At the capital’s flagship National Theatre, in May, previews start for an eagerly anticipated production of a time-ripened title, The Threepenny Opera. There are any number of reasons to await with bated breath a reimagining by the Olivier Award-winning playwright Simon Stephens (of TheCurious Incident in the Night-Time renown) of one of the defining theatre collaborations of the 20th-century, premiered in 1928 and regularly revived the world over.

Pairing the composer Kurt Weill with the playwright and lyricist Bertolt Brecht, Threepenny, if done well, manages to be tuneful yet astringent, satiric, yet dead-on in its portrayal of the kind of societal underclass that wasn’t shown onstage at the time. Throw in the National’s onetime Hamlet and Iago, Rory Kinnear, marking a major about-face as an actor-singer to play the predatory Macheath, alongside the sublime Rosalie Craig (most recently seen at the National as Rosalind in As You Like It) as the spouse who falls under his spell, and you have the ingredients for a considerable success. Small wonder that the National’s artistic director, Rufus Norris, has given himself the task of making Threepenny  worth a modern-day audience’s thruppence.

Across the Thames on the commercial West End, several already-opened musical revivals will be furthering their runs—the Jewish-American director Gordon Greenberg’s Chichester Festival Theatre staging of Guys and Dolls, at the Phoenix Theatre, and the veteran UK producer Sonia Friedman, herself Jewish, with her (possibly Broadway-bound) reclamation of the little-seen Funny Girl, starring two-time Olivier Award-winner Sheridan Smith in the defining role of New York-Jewish comedienne and songstress Fanny Brice. Friedman’s even larger venture, starting previews late-May at the Palace Theatre, is a pairing of Harry Potter-themed plays, Harry Potter and the Cursed Child, that bring literature’s beloved, bespectacled student into (presumably) adult life: onetime History Boy (in Alan Bennett’s play) Jamie Parker plays the now-grown Hogwarts alum.

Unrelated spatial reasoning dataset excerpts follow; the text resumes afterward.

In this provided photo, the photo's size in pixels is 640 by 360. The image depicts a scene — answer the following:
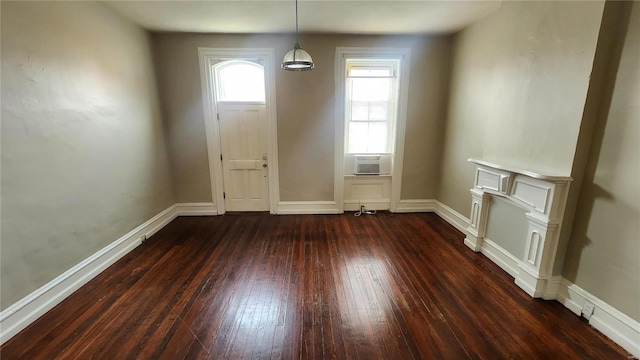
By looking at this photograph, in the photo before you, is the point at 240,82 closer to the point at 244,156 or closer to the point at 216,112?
the point at 216,112

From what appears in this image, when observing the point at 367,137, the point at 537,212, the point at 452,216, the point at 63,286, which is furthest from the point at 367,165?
the point at 63,286

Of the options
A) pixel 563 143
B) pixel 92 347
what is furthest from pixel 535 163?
pixel 92 347

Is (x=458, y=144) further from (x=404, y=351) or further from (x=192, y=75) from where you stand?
(x=192, y=75)

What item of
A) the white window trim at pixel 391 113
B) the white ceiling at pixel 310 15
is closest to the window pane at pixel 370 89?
the white window trim at pixel 391 113

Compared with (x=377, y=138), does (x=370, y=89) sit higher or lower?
higher

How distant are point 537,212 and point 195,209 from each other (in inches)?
175

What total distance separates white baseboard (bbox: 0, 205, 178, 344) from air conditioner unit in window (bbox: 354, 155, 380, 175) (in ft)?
10.4

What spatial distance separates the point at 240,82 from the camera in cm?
410

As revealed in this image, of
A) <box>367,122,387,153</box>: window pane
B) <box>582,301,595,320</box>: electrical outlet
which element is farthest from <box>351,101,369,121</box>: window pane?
<box>582,301,595,320</box>: electrical outlet

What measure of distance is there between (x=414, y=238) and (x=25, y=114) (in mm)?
4011

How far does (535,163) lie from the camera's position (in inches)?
94.3

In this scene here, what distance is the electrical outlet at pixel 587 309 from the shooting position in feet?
6.58

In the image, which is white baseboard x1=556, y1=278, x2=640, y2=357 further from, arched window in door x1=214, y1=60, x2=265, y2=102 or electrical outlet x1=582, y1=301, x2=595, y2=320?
arched window in door x1=214, y1=60, x2=265, y2=102

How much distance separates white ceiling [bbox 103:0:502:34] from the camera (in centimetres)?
280
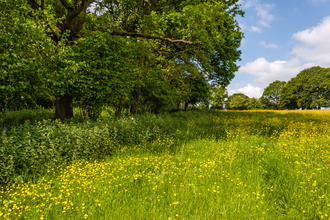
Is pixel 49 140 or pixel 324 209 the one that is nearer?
pixel 324 209

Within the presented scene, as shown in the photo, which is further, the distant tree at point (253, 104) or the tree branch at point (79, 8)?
the distant tree at point (253, 104)

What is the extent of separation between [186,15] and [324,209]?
9.61m

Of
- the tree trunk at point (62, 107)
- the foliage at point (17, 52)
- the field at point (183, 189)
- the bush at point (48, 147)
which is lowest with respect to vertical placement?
the field at point (183, 189)

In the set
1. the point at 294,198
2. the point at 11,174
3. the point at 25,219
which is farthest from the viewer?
the point at 11,174

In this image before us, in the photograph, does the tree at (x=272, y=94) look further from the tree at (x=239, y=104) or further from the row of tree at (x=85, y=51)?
the row of tree at (x=85, y=51)

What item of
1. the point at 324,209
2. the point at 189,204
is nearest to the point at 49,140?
the point at 189,204

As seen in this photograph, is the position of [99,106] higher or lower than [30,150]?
higher

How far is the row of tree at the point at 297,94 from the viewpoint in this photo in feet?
158

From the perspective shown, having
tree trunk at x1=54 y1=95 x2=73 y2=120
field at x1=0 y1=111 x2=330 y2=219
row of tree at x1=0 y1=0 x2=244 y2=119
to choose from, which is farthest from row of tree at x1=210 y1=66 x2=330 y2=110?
field at x1=0 y1=111 x2=330 y2=219

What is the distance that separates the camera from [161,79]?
13.4 metres

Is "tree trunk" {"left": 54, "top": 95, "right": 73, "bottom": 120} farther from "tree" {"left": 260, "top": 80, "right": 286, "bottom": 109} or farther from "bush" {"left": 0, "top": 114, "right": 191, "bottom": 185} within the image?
"tree" {"left": 260, "top": 80, "right": 286, "bottom": 109}

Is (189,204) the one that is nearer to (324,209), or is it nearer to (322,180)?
(324,209)

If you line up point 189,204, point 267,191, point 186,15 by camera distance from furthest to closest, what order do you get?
point 186,15 → point 267,191 → point 189,204

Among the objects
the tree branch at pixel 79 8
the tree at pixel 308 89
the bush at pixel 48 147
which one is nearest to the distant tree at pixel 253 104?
the tree at pixel 308 89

A starry West End couple of months finds Game of Thrones star Kit Harington returning to the stage to head up director Jamie Lloyd’s revival of Christopher Marlowe’s centuries-old play Doctor Faustus (previews from April 9 at the Duke of York’s), while three-time Tony–winner Glenn Close recreates her legendary Broadway performance as Norma Desmond in Sunset Boulevard, this time at the London Coliseum running April 1 through May 7. Those wanting a more specifically Jewish night out may opt for the intriguingly titled  NotMoses  (yes, all one word), running through May 14 at the Arts Theatre and written and directed by Gary Sinyor, best known perhaps for the film  Leon the Pig Farmer. Shakespeare’s Globe from June 16 brings in Daniel Jamieson’s The Flying Lovers of Vitebsk, a piece influenced visually by Marc Chagall and steeped in the Russian-Jewish tradition.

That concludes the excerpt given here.